Endotoxin and Gram-Negative Infection

As recently recounted (Rietschel and Westphal, 1999), the word “endotoxin” was first coined by Pfeiffer (1858–1945) to describe the abundant component of Gram-negative organisms that evokes fever, shock, and other disturbances in mammals. Ultimately, at least the major endotoxic principle was defined as lipopolysaccharide (LPS), a variable amphiphilic structural component of the outer leaflet of the outer membrane of nearly all Gram-negative bacteria. LPS is not synthesized by Gram-positive organisms. Although other molecular components of Gram-negative and Gram-positive bacteria (e.g., lipoteichoic acid, lipopeptides, and other amphiphilic molecules) also exhibit pyrogenicity, LPS is probably the most biologically significant of these. LPS is distinguished by a lipid A moiety, in which primary and secondary acyl chains are linked to a disaccharide-phosphate backbone, a ketodeoxyoctulosonic acid moiety, and a polysaccharide moiety of highly variable structure. The lipid A portion of LPS is toxic; the other constituents are not.
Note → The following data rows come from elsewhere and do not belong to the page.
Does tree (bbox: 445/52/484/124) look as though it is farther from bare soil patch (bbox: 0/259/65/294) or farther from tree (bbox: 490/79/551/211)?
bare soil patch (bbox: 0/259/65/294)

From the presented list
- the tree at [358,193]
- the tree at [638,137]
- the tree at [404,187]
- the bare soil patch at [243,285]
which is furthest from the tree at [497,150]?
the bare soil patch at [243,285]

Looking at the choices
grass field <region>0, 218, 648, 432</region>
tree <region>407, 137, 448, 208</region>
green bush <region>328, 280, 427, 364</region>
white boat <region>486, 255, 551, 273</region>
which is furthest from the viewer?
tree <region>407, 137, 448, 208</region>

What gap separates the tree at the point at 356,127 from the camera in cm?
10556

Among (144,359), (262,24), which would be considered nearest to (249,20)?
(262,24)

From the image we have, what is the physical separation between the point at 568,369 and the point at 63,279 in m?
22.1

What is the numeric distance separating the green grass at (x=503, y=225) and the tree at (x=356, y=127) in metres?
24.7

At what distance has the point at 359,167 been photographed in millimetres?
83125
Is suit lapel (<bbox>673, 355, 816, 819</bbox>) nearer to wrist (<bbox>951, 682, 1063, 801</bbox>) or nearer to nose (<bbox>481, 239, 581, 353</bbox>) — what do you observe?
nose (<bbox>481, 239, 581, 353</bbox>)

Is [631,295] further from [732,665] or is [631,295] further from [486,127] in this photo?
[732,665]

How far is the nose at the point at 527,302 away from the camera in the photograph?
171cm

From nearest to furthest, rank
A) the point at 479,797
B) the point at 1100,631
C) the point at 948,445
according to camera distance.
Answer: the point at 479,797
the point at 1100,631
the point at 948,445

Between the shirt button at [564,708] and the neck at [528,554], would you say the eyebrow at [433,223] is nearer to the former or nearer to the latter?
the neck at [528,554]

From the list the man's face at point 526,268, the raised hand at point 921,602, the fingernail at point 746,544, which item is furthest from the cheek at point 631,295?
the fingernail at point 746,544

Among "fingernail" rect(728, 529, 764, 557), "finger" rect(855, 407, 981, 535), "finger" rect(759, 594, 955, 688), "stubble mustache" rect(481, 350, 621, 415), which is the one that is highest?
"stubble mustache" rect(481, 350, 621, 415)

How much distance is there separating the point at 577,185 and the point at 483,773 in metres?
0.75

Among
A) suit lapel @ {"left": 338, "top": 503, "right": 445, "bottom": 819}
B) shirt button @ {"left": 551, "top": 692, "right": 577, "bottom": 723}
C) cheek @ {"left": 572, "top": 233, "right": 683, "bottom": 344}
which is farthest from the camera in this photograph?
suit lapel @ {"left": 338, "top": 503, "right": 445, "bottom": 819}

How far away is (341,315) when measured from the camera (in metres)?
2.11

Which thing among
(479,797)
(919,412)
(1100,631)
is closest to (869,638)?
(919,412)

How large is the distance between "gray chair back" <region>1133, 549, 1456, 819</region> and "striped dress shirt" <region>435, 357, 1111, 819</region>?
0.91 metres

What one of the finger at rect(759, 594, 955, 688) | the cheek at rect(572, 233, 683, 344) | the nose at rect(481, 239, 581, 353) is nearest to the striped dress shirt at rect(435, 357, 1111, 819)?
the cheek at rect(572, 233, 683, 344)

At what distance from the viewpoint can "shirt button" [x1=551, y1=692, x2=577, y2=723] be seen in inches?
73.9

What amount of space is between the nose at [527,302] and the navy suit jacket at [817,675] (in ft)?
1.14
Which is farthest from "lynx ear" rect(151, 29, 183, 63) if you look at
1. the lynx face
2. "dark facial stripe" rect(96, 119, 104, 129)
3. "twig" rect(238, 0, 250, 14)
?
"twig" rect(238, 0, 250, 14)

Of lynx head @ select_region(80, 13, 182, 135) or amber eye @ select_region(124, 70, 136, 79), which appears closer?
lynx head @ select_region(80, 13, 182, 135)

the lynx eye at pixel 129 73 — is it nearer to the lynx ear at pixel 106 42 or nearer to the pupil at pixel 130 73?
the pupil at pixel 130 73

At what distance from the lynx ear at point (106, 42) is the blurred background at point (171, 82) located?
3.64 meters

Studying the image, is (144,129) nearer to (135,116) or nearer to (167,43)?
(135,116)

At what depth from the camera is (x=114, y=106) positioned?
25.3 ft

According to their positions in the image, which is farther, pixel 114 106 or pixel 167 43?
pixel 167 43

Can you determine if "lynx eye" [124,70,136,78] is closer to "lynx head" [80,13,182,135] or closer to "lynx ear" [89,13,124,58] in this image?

The degree of lipid A toxicity is not fully definable on a chemical basis, but at least partly, it is related to the number and density of secondary acyl chains. There are marked interspecies differences in LPS toxicity. Moreover, sensitivity to LPS within a species may be modulated by a number of factors, including glucocorticoids (which dampen sensitivity), and interferon-γ (which augments sensitivity). Infection by facultative intracellular bacteria such as Bacillus Calmette-Guerin can boost the lethal effect of LPS by several orders of magnitude (Shands et al., 1971; Peavy et al., 1979; Berendt et al., 1980).

It is believed that LPS initiates many of the devastating effects observed in Gram-negative sepsis. Hypotension, coagulopathy, and injury to several organ systems are particularly severe in Gram-negative infection. Although it was once believed that LPS caused these effects through a direct action on the endothelium and parenchymal organs concerned, it is now quite clear that it acts indirectly, causing cells of hematopoietic origin (Michalek et al., 1980) (and particularly macrophages (Freudenberg et al., 1986; Galanos and Freudenberg, 1993)) to secrete pro-inflammatory cytokines that in turn elicit these effects. TNF is the most important of these. Blockade of TNF activity yields substantial attenuation of LPS toxicity (Beutler et al., 1985), and direct administration of TNF will mimic LPS toxicity in normal animals (Tracey et al., 1986).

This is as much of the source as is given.